Genomic diversity within tumours poses a major challenge for precision medicine; a treatment tailored to one particular cellular subtype may be ineffective against other subclones (Gerlinger et al., 2012), leading to metastases, and the development of drug resistance (Melchor et al., 2014).
While bulk sequencing assays can be used to infer likely clonal structure based on constraints on observed allele frequencies (Jiao et al., 2014; Oesper et al., 2014), such methods are unable to resolve rarer subpopulations, and can provide only limited information regarding the evolutionary dynamics giving rise to the observed genetic diversity (Chowdhury et al., 2015).
With the advent of new methods capable of resolving somatic mutations and copy-number variation for whole genomes at the single-cell level, it is now in princple possible to fully reconstruct the evolutionary history of a cells within a tumour (Hughes et al., 2014; Melchor et al., 2014). However, due to various types of technical and biological noise, there may be significant uncertainty associated with the inferred mutations in each cell, which may lead to biases in the inferred evolutionary relationships.
We are addressing this issue using hierarchical Bayesian models in conjunction with stochastic processes for sequence evolution, allowing for tumour phylogenies to be inferred while accounting for uncertainties in the data.
Gerlinger, M., et al. (2012). Intratumor heterogeneity and branched evolution revealed by multiregion sequencing. New England Journal of Medicine, 366(10), 883-892.

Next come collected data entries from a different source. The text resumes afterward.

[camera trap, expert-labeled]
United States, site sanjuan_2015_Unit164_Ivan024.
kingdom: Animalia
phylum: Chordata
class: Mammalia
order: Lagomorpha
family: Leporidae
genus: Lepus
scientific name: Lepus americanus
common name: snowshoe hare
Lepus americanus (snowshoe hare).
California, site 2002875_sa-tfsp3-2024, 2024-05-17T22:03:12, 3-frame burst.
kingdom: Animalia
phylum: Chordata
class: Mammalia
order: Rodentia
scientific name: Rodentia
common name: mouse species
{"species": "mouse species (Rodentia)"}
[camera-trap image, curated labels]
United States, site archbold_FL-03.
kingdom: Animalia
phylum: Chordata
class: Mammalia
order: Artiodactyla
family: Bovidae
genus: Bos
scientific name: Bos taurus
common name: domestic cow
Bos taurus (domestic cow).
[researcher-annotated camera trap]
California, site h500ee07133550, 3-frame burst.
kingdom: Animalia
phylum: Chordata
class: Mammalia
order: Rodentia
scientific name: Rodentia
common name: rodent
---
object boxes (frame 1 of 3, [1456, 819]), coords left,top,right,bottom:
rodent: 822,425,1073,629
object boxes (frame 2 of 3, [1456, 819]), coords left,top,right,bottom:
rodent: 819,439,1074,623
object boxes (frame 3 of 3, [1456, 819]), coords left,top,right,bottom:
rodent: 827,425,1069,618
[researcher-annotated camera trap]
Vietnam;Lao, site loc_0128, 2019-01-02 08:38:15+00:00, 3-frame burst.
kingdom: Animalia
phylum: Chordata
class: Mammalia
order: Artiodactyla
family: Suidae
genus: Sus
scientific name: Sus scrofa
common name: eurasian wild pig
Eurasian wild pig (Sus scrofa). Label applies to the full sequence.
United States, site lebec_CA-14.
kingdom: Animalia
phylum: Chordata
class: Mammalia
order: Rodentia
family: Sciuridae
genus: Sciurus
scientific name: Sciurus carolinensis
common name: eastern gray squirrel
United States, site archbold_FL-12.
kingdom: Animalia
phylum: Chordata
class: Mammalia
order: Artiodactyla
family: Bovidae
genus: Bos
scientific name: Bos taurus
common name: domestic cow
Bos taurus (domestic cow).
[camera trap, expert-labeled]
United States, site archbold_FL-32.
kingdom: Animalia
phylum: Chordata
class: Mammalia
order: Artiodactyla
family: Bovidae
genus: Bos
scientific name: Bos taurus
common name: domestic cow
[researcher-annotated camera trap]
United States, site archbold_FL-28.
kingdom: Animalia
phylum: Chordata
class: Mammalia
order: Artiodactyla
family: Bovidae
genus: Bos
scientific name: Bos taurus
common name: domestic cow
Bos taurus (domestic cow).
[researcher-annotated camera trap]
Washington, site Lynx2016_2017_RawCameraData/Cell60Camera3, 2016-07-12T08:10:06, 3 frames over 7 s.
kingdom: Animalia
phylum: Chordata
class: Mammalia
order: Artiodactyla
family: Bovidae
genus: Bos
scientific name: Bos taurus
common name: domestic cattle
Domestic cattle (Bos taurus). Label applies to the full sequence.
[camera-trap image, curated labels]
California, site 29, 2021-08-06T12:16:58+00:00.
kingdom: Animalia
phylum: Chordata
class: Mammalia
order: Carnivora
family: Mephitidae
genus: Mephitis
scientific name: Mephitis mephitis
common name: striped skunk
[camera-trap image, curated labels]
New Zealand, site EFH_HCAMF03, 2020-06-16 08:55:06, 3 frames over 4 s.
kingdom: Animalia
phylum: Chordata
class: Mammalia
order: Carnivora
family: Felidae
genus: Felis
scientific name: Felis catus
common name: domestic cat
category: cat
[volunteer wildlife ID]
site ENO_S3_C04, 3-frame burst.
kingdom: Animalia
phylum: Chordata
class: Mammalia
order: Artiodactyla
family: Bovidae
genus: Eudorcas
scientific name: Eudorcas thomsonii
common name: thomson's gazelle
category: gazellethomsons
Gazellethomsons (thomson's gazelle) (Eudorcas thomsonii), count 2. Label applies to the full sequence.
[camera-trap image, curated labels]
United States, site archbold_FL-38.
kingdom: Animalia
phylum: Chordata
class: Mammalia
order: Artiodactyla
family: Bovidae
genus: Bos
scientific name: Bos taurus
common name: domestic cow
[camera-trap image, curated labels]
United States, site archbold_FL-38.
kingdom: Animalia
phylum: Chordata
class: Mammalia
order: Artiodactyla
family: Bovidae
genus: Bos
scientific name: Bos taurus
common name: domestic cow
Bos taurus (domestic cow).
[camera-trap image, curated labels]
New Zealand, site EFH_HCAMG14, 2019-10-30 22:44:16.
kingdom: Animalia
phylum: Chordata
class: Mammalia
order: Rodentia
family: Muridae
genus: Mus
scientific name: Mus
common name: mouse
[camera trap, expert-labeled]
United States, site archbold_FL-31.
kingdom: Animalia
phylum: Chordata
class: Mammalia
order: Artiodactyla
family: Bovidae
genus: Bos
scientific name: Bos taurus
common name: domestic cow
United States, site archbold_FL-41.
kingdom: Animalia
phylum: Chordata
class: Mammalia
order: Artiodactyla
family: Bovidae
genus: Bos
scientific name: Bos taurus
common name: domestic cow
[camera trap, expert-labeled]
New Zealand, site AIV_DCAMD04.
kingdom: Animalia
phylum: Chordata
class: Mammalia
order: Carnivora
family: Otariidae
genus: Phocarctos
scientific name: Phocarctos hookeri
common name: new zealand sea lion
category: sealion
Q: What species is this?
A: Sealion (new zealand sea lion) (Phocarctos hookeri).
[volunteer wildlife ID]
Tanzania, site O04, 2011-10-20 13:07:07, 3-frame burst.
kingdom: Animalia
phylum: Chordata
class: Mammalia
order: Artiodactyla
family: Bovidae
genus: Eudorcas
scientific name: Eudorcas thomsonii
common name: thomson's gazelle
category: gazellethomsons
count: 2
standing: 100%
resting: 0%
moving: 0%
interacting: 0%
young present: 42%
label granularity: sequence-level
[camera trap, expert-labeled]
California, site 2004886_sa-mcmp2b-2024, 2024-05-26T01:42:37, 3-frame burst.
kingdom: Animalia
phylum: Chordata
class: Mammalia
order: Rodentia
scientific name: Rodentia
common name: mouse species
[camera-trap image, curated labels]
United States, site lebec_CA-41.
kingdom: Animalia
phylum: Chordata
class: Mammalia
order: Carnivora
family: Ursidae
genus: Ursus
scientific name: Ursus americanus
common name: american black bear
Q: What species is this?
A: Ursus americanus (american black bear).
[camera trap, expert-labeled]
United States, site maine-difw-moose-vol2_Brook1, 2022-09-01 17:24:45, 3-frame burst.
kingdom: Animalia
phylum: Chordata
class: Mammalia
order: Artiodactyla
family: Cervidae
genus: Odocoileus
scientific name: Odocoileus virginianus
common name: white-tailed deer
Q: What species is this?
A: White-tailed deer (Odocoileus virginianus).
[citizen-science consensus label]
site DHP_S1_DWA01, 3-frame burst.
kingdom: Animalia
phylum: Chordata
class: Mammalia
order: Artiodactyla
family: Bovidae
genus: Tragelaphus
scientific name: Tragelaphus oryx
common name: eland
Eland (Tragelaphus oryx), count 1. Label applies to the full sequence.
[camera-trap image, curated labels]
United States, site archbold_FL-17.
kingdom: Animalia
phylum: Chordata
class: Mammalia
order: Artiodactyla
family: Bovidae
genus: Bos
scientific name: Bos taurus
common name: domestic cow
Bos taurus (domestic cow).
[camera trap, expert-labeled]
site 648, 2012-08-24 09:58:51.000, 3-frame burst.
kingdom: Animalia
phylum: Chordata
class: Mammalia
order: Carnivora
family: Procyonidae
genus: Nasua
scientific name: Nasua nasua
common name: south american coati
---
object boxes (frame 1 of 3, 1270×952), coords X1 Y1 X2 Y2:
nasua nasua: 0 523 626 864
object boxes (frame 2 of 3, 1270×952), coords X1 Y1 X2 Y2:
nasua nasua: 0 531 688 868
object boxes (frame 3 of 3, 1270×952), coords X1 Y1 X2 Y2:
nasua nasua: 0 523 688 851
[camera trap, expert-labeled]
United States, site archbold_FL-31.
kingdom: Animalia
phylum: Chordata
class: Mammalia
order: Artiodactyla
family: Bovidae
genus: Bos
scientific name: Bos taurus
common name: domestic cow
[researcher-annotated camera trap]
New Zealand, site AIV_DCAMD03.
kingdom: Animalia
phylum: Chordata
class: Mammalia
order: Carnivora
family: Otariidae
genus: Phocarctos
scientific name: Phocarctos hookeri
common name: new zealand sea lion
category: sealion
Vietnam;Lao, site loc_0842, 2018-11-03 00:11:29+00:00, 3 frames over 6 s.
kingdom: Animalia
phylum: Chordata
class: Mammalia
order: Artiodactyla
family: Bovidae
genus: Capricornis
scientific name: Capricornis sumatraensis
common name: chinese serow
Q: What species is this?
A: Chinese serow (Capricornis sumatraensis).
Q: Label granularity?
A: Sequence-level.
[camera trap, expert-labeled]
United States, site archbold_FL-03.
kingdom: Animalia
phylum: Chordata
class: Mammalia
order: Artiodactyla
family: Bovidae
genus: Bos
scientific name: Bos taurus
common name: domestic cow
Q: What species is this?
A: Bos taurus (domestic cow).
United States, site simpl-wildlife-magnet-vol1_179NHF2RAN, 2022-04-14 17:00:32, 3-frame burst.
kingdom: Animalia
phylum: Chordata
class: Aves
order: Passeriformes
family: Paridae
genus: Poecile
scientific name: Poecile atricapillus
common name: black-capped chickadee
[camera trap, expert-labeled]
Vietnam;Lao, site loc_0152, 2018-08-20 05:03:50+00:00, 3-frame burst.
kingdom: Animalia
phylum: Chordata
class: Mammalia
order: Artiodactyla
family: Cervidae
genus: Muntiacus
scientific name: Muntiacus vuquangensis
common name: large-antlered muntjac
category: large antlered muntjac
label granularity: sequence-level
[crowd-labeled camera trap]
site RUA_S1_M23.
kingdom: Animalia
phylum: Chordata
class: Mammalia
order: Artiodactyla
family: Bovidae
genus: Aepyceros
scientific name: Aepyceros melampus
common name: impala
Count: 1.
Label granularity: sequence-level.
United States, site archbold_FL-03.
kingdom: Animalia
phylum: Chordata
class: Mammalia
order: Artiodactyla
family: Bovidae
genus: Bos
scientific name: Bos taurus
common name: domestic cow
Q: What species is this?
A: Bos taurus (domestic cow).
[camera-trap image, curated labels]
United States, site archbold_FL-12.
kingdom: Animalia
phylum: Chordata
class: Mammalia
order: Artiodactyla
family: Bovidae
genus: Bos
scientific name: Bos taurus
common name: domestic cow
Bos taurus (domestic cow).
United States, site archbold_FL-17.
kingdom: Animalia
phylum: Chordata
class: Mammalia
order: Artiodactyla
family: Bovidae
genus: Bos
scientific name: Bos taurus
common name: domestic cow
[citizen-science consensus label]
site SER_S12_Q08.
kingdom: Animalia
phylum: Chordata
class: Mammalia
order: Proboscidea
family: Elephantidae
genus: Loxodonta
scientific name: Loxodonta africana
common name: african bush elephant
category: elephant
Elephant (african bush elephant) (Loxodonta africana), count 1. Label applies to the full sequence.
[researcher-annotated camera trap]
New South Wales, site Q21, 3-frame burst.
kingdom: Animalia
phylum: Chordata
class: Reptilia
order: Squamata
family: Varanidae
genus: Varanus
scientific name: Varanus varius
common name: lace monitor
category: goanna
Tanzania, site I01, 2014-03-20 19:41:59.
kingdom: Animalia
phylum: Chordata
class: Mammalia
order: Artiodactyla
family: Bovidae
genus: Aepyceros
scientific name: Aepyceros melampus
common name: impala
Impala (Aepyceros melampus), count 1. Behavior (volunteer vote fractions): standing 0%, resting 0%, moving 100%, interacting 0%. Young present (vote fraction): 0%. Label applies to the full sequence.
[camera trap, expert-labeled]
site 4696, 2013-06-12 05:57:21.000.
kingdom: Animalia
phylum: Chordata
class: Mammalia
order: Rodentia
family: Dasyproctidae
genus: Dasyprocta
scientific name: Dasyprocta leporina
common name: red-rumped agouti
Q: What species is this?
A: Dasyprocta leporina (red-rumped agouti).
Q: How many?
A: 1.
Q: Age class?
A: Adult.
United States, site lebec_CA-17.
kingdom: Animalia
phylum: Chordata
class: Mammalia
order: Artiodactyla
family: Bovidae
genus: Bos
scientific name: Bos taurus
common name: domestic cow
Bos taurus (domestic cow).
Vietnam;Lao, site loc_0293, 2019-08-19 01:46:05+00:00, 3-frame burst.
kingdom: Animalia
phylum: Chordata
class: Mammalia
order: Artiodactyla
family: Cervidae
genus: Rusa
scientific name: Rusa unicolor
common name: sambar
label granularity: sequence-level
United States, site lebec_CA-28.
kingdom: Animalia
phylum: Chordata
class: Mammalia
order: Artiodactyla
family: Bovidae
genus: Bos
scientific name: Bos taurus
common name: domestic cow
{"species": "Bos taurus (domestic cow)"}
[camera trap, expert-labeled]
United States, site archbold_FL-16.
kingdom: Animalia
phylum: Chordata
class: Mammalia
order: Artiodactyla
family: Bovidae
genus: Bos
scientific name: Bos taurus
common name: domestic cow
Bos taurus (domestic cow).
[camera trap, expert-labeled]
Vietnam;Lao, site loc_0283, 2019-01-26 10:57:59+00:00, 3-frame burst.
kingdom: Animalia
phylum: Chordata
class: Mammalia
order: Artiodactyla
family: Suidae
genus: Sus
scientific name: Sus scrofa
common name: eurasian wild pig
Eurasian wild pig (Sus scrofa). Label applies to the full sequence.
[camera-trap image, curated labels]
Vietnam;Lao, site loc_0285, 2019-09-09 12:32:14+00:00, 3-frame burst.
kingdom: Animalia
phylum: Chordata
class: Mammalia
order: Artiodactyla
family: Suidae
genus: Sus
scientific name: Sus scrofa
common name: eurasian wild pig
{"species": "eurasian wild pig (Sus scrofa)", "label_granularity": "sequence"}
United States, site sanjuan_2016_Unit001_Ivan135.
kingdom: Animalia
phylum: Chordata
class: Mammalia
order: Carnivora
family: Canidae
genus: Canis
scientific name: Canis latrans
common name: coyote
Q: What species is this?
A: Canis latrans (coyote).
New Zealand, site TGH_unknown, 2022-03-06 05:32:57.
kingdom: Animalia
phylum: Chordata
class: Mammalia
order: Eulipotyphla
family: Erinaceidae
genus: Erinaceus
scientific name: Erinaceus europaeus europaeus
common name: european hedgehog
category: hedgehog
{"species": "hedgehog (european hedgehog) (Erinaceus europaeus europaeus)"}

Hughes, A. E. et al. (2014). Clonal architecture of secondary acute myeloid leukemia defined by single-cell sequencing. PLoS Genetics, 10(7).
Jiao, W. et al. (2014). Inferring clonal evolution of tumors from single nucleotide somatic mutations. BMC Bioinformatics, 15(1), 35.
Melchor, L. et al. (2014). Single-cell genetic analysis reveals the composition of initiating clones and phylogenetic patterns of branching and parallel evolution in myeloma. Leukemia, 28(8), 1705-1715.
Oesper, L., Satas, G., & Raphael, B. J. (2014). Quantifying tumor heterogeneity in whole-genome and whole-exome sequencing data. Bioinformatics, 30(24), 3532-3540.